In the above example, we used some some tweets from @Algorithmia. There’s a few patterns that emerge from the documents. With more documents, the topics would be more clearly defined.

## Combine LDA With LDA Mapper

The LDA Mapper algorithm can map the group of topics generated by LDA to the list of documents. This tells you the distribution of topics across the documents (e.g.
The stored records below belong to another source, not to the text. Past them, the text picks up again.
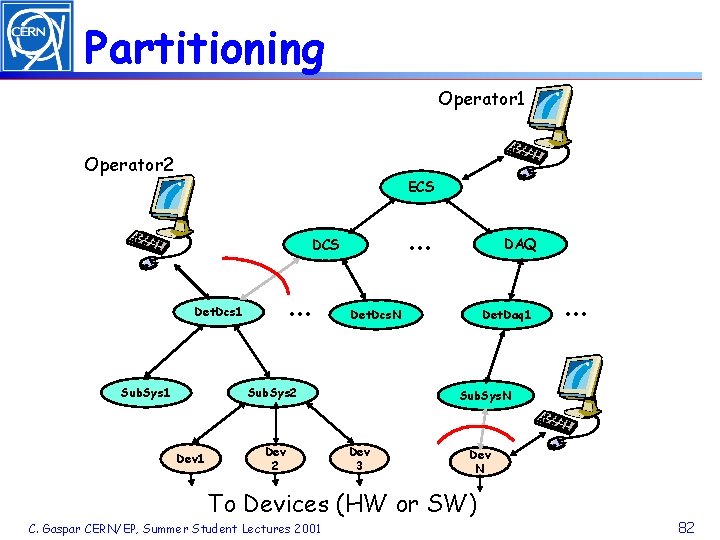 CERN

Partitioning

Operator1

Operator2

ECS

DCS

...

DAQ

DetDcs1

...

DetDcsN

DetDaq1

...

SubSys1

SubSys2

SubSysN

Dev1

Dev 2

Dev 3

Dev N

To Devices (HW or SW)

C. Gaspar CERN/EP, Summer Student Lectures 2001

82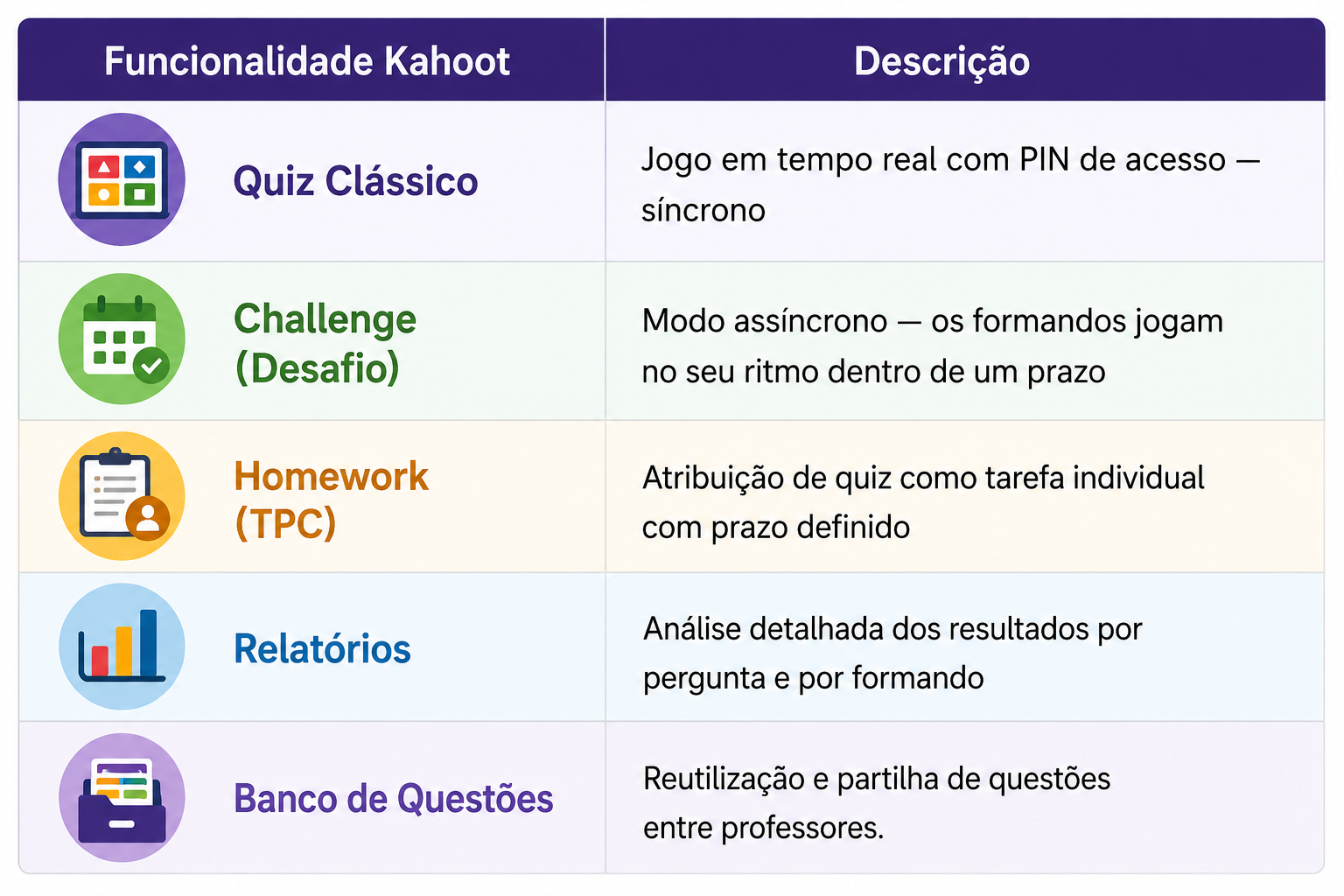 | Funcionalidade Kahoot | Descrição |
|---|---|
| Quiz Clássico | Jogo em tempo real com PIN de acesso — síncrono |
| Challenge (Desafio) | Modo assíncrono — os formandos jogam no seu ritmo dentro de um prazo |
| Homework (TPC) | Atribuição de quiz como tarefa individual com prazo definido |
| Relatórios | Análise detalhada dos resultados por pergunta e por formando |
| Banco de Questões | Reutilização e partilha de questões entre professores. |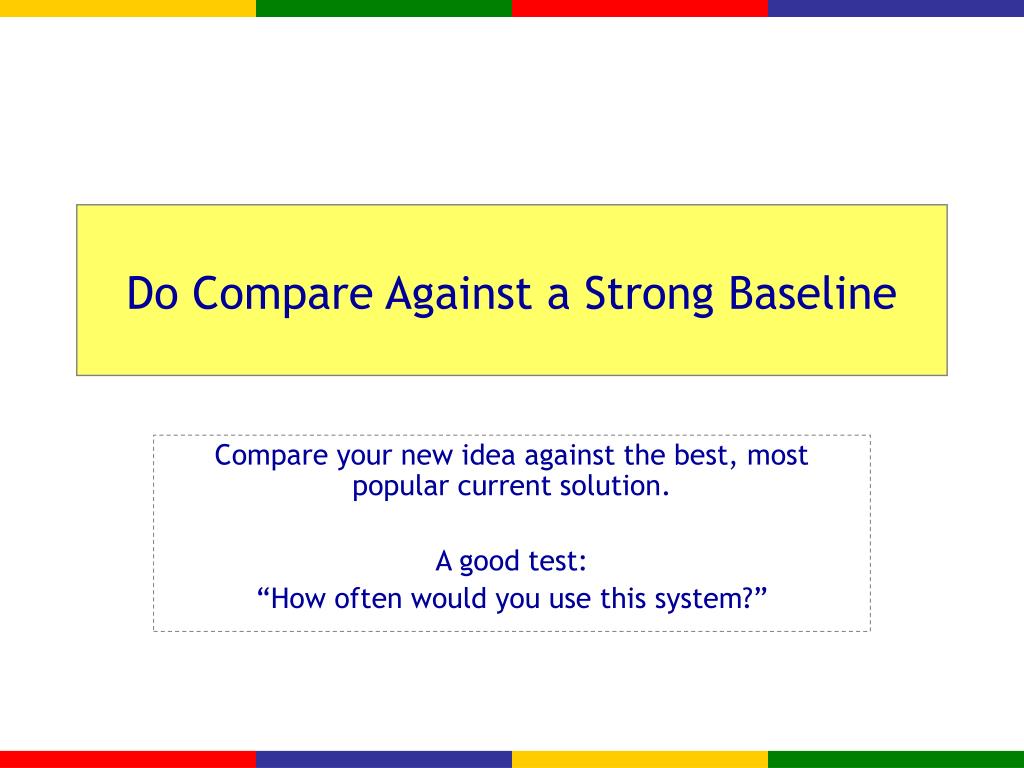 Do Compare Against a Strong Baseline

Compare your new idea against the best, most popular current solution.

A good test:
“How often would you use this system?”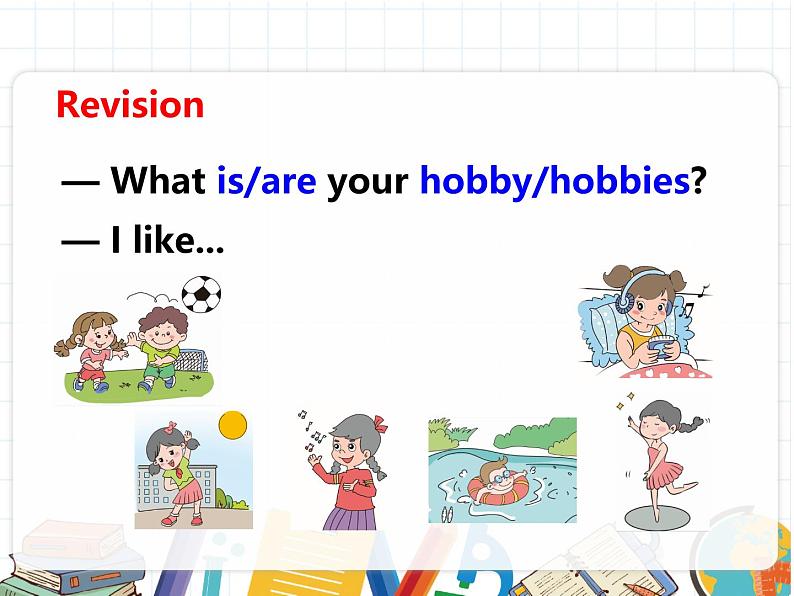 Revision

— What is/are your hobby/hobbies?

— I like...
Story A is made up of 35% Business, 25% Entertainment, and 40% Science topics).

**Sample Input**

```
{
"topics": [
{
"intelligence": 1,
"text": 1,
"create": 1,
"super-resolution": 1,
"forecasting": 1,
"taxis": 1,
"python": 1,
"art": 1
},
{
"learning": 3,
"source": 1,
"telegram": 1,
"baidu's": 1,
"chatbot": 1
},
{
"deep": 3,
"machines": 1,
"summarize": 1,
"self-driving": 1,
"framework": 1,
"overview": 1,
"descent": 1,
"minds": 1
},
{
"age": 1,
"world's": 1,
"optimization": 1,
"artificial": 1,
"algorithms": 1,
"image": 1,
"singapore": 1,
"debut": 1
}
],
"docsList": [
"Machine Learning is Fun Part 5: Language Translation with Deep Learning and the Magic of Sequences",
"Paddle: Baidu's open source deep learning framework",
"An overview of gradient descent optimization algorithms",
"Create a Chatbot for Telegram in Python to Summarize Text",
"Image super-resolution through deep learning",
"World's first self-driving taxis debut in Singapore",
"Minds and machines: The art of forecasting in the age of artificial intelligence"
]
}
```

**Sample LDA Mapper API Call**

```
import Algorithmia
client = Algorithmia.client('your_algorithmia_api_key')
algo = client.algo('nlp/LDAMapper/0.1.0')
result = algo.pipe(input).result
```

**Sample Output**

The LDAMapper algorithm output each document, and the influence of topics on each document.

```
{
"topic_distribution": [
{
"doc": "Machine Learning is Fun Part 5: Language Translation with Deep Learning and the Magic of Sequences",
"freq": {"0": 0.5, "1": 0, "2": 0, "3": 0.5}
},
{
"doc": "Paddle: Baidu's open source deep learning framework",
"freq": {"0": 0, "1": 0.5, "2": 0.5, "3": 0}
},
{
"doc": "An overview of gradient descent optimization algorithms",
"freq": {"0": 0, "1": 0, "2": 0.5, "3": 0.5}
},
{
"doc": "Create a Chatbot for Telegram in Python to Summarize Text",
"freq": {"0": null, "1": null, "2": null, "3": null}
},
{
"doc": "Image super-resolution through deep learning",
"freq": {"0": 0.25, "1": 0.25, "2": 0.25, "3": 0.25}
},
{
"doc": "World's first self-driving taxis debut in Singapore",
"freq": {
"0": 0.3333333333333333,
"1": 0,
"2": 0.3333333333333333,
"3": 0.3333333333333333
}
},
{
"doc": "Minds and machines: The art of forecasting in the age of artificial intelligence",
"freq": {
"0": 0.5714285714285716,
"1": 0,
"2": 0.1428571428571429,
"3": 0.2857142857142858
}
}
]
}
```

Here’s a sample recipe for calling LDA, and passing the results to the LDA Mapper algorithm:

```
import Algorithmia
client = Algorithmia.client('your_algorithmia_api_key')
docslist = [
"Machine Learning is Fun Part 5: Language Translation with Deep Learning and the Magic of Sequences",
"Paddle: Baidu's open source deep learning framework",
"An overview of gradient descent optimization algorithms",
"Create a Chatbot for Telegram in Python to Summarize Text",
"Image super-resolution through deep learning",
"World's first self-driving taxis debut in Singapore",
"Minds and machines: The art of forecasting in the age of artificial intelligence"
]
# The LDA required input using a list of documents
lda_input = {
"docsList": docslist
}
# LDA algorithm: https://algorithmia.com/algorithms/nlp/LDA
lda = client.algo('nlp/LDA/1.0.0')
# Returns a list of dictionaries of trends
result = lda.pipe(lda_input).result
# LDA Mapping algorithm: https://algorithmia.com/algorithms/nlp/LDAMapper
lda_mapper = client.algo(
'nlp/LDAMapper/0.1.1')
# LDA Mapper input using the LDA algorithm's result as 'topics' value
lda_mapper_input = {
"topics": result,
"docsList": docslist
}
# Prints out the result from calling the LDA Mapper algo
print(lda_mapper.pipe(lda_mapper_input).result)
```

By using these two algorithms together, we’re able to create a microservice that gives us the same result with less code. If we wanted to, we could include a pre-processing algorithm in this pipeline, like Porter Stemmer, and then use sentiment analysis to discover the sentiment of the documents as they pertain to each topic.

Have fun exploring other algorithms on Algorithmia, and happy coding!